## Given entries:
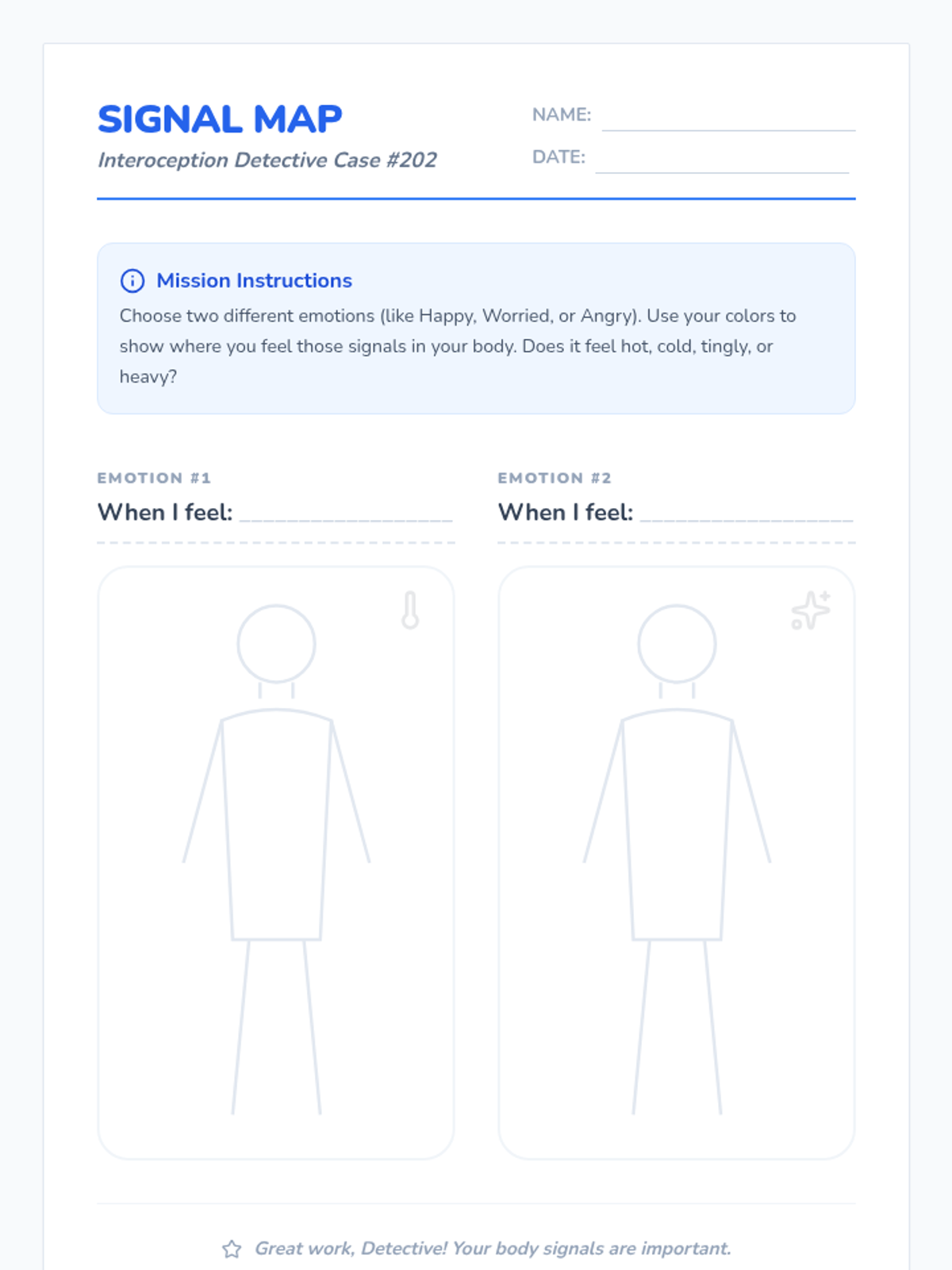 SIGNAL MAP
Interoception Detective Case #202

NAME: ____
DATE: ____

Mission Instructions
Choose two different emotions (like Happy, Worried, or Angry). Use your colors to show where you feel those signals in your body. Does it feel hot, cold, tingly, or heavy?

EMOTION #1
When I feel: ____

EMOTION #2
When I feel: ____

Great work, Detective! Your body signals are important.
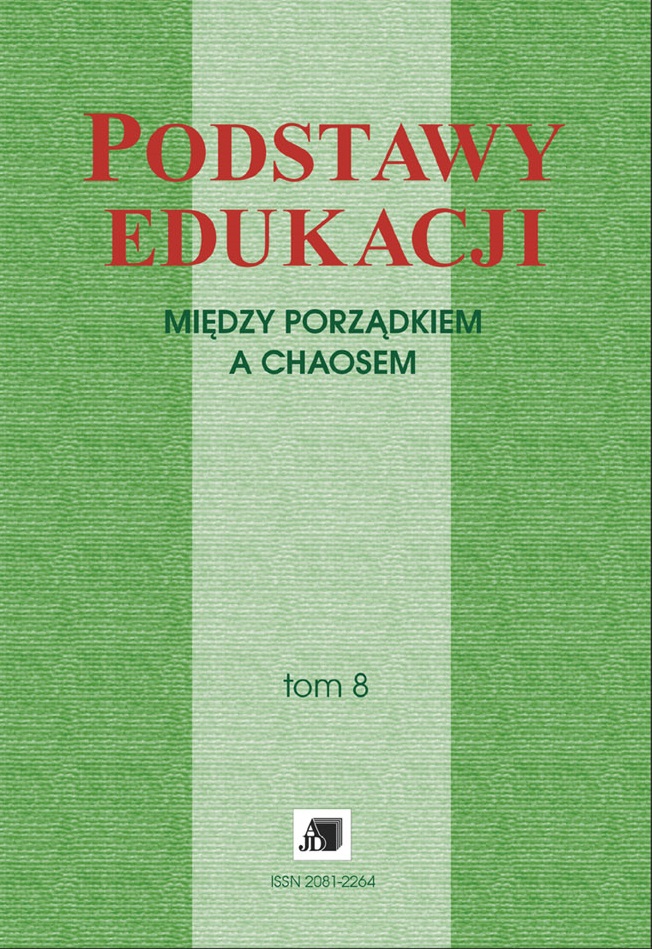 PODSTAWY EDUKACJI

MIĘDZY PORZĄDKIEM A CHAOSEM

tom 8

AJD

ISSN 2081-2264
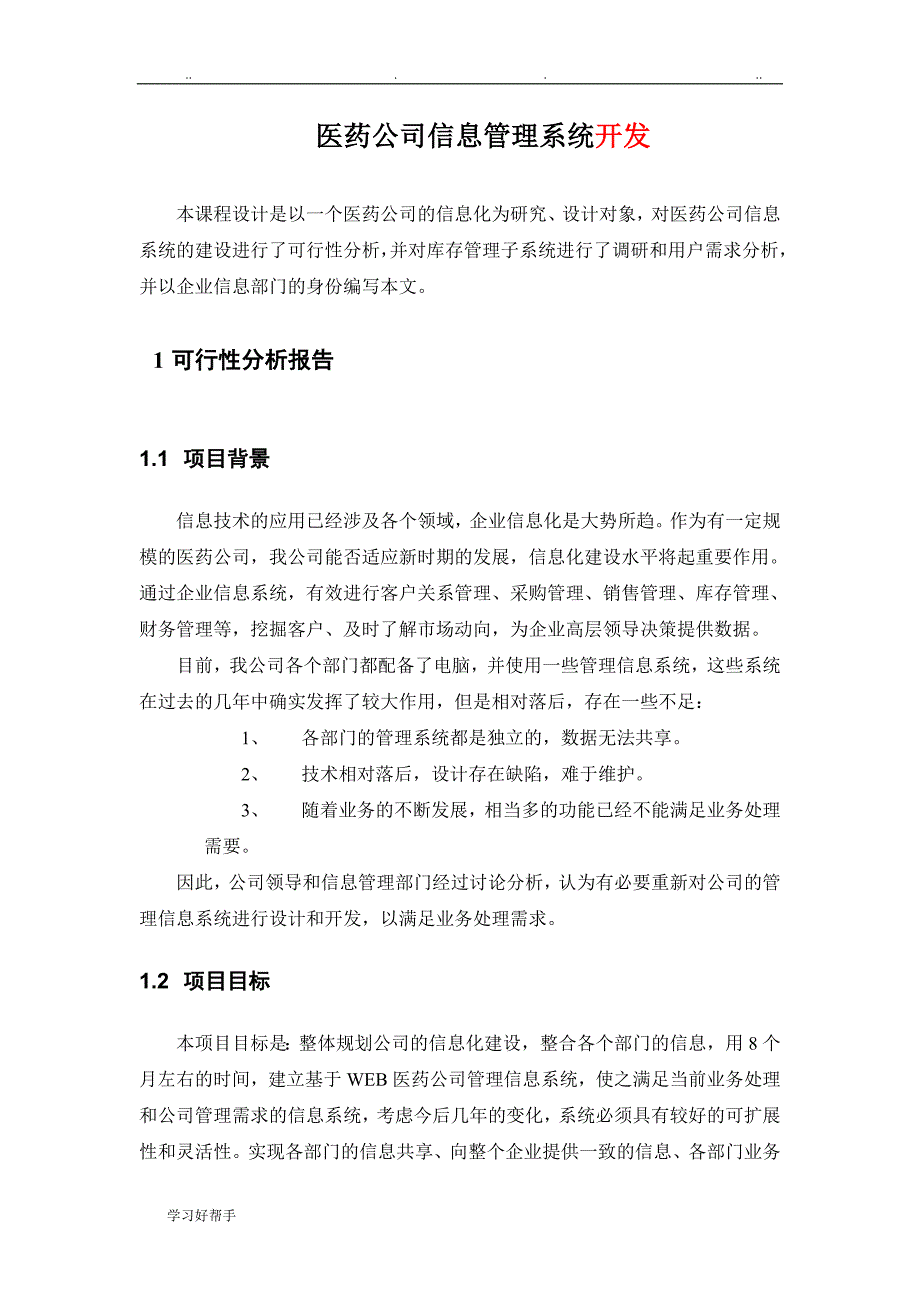 .. . . ..

医药公司信息管理系统开发

本课程设计是以一个医药公司的信息化为研究、设计对象，对医药公司信息系统的建设进行了可行性分析，并对库存管理子系统进行了调研和用户需求分析，并以企业信息部门的身份编写本文。

1 可行性分析报告

1.1 项目背景

信息技术的应用已经涉及各个领域，企业信息化是大势所趋。作为有一定规模的医药公司，我公司能否适应新时期的发展，信息化建设水平将起重要作用。通过企业信息系统，有效进行客户关系管理、采购管理、销售管理、库存管理、财务管理等，挖掘客户、及时了解市场动向，为企业高层领导决策提供数据。

目前，我公司各个部门都配备了电脑，并使用一些管理信息系统，这些系统在过去的几年中确实发挥了较大作用，但是相对落后，存在一些不足：

1、 各部门的管理系统都是独立的，数据无法共享。

2、 技术相对落后，设计存在缺陷，难于维护。

3、 随着业务的不断发展，相当多的功能已经不能满足业务处理需要。

因此，公司领导和信息管理部门经过讨论分析，认为有必要重新对公司的管理信息系统进行设计和开发，以满足业务处理需求。

1.2 项目目标

本项目目标是：整体规划公司的信息化建设，整合各个部门的信息，用 8 个月左右的时间，建立基于 WEB 医药公司管理信息系统，使之满足当前业务处理和公司管理需求的信息系统，考虑今后几年的变化，系统必须具有较好的可扩展性和灵活性。实现各部门的信息共享、向整个企业提供一致的信息、各部门业务

学习好帮手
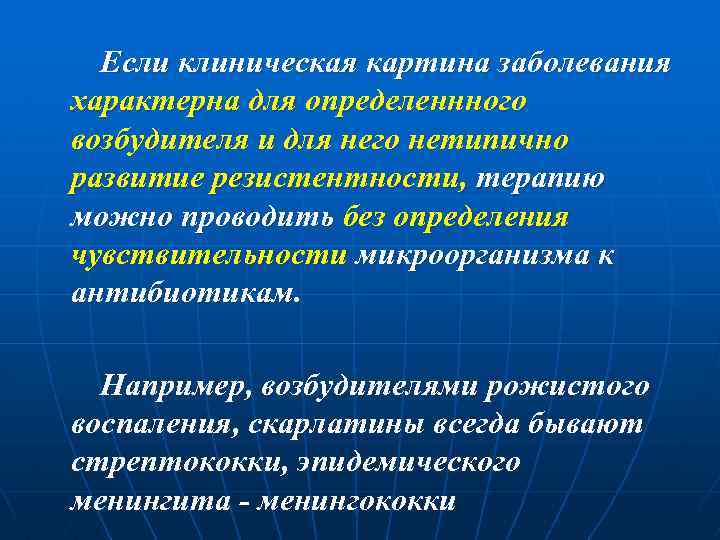 Если клиническая картина заболевания характерна для определеннного возбудителя и для него нетипично развитие резистентности, терапию можно проводить без определения чувствительности микроорганизма к антибиотикам.

Например, возбудителями рожистого воспаления, скарлатины всегда бывают стрептококки, эпидемического менингита - менингококки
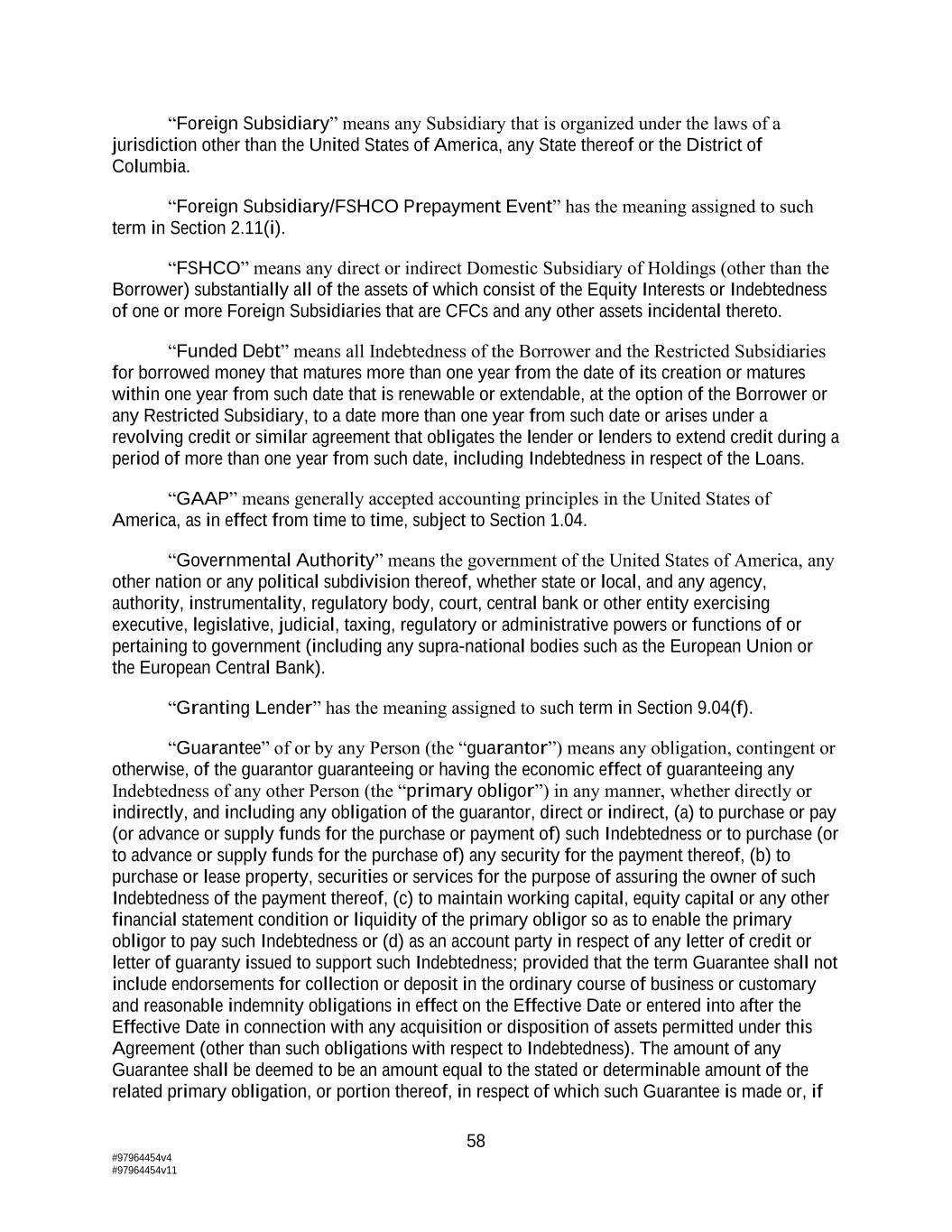 “Foreign Subsidiary” means any Subsidiary that is organized under the laws of a jurisdiction other than the United States of America, any State thereof or the District of Columbia.

“Foreign Subsidiary/FSHCO Prepayment Event” has the meaning assigned to such term in Section 2.11(i).

“FSHCO” means any direct or indirect Domestic Subsidiary of Holdings (other than the Borrower) substantially all of the assets of which consist of the Equity Interests or Indebtedness of one or more Foreign Subsidiaries that are CFCs and any other assets incidental thereto.

“Funded Debt” means all Indebtedness of the Borrower and the Restricted Subsidiaries for borrowed money that matures more than one year from the date of its creation or matures within one year from such date that is renewable or extendable, at the option of the Borrower or any Restricted Subsidiary, to a date more than one year from such date or arises under a revolving credit or similar agreement that obligates the lender or lenders to extend credit during a period of more than one year from such date, including Indebtedness in respect of the Loans.

“GAAP” means generally accepted accounting principles in the United States of America, as in effect from time to time, subject to Section 1.04.

“Governmental Authority” means the government of the United States of America, any other nation or any political subdivision thereof, whether state or local, and any agency, authority, instrumentality, regulatory body, court, central bank or other entity exercising executive, legislative, judicial, taxing, regulatory or administrative powers or functions of or pertaining to government (including any supra-national bodies such as the European Union or the European Central Bank).

“Granting Lender” has the meaning assigned to such term in Section 9.04(f).

“Guarantee” of or by any Person (the “guarantor”) means any obligation, contingent or otherwise, of the guarantor guaranteeing or having the economic effect of guaranteeing any Indebtedness of any other Person (the “primary obligor”) in any manner, whether directly or indirectly, and including any obligation of the guarantor, direct or indirect, (a) to purchase or pay (or advance or supply funds for the purchase or payment of) such Indebtedness or to purchase (or to advance or supply funds for the purchase of) any security for the payment thereof, (b) to purchase or lease property, securities or services for the purpose of assuring the owner of such Indebtedness of the payment thereof, (c) to maintain working capital, equity capital or any other financial statement condition or liquidity of the primary obligor so as to enable the primary obligor to pay such Indebtedness or (d) as an account party in respect of any letter of credit or letter of guaranty issued to support such Indebtedness; provided that the term Guarantee shall not include endorsements for collection or deposit in the ordinary course of business or customary and reasonable indemnity obligations in effect on the Effective Date or entered into after the Effective Date in connection with any acquisition or disposition of assets permitted under this Agreement (other than such obligations with respect to Indebtedness). The amount of any Guarantee shall be deemed to be an amount equal to the stated or determinable amount of the related primary obligation, or portion thereof, in respect of which such Guarantee is made or, if

58

#97964454v4
#97964454v11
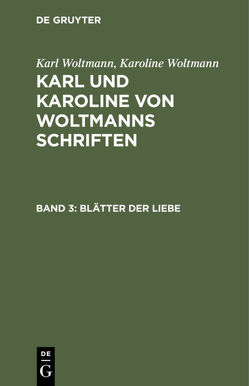 DE GRUYTER

Karl Woltmann, Karoline Woltmann

KARL UND KAROLINE VON WOLTMANNS SCHRIFTEN

BAND 3: BLÄTTER DER LIEBE

DE G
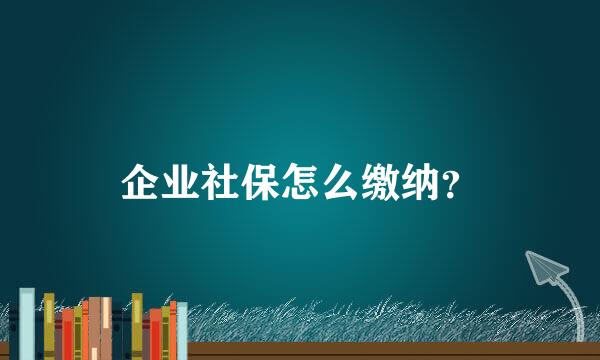 企业社保怎么缴纳？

## What this task involves:
All that is needed is the span from the line with "KARL UND KAROLINE VON WOLTMANNS SCHRIFTEN" through the last line of the material above, reproduced exactly and free of pictures.

## Reply:
KARL UND KAROLINE VON WOLTMANNS SCHRIFTEN

BAND 3: BLÄTTER DER LIEBE

DE G
 企业社保怎么缴纳？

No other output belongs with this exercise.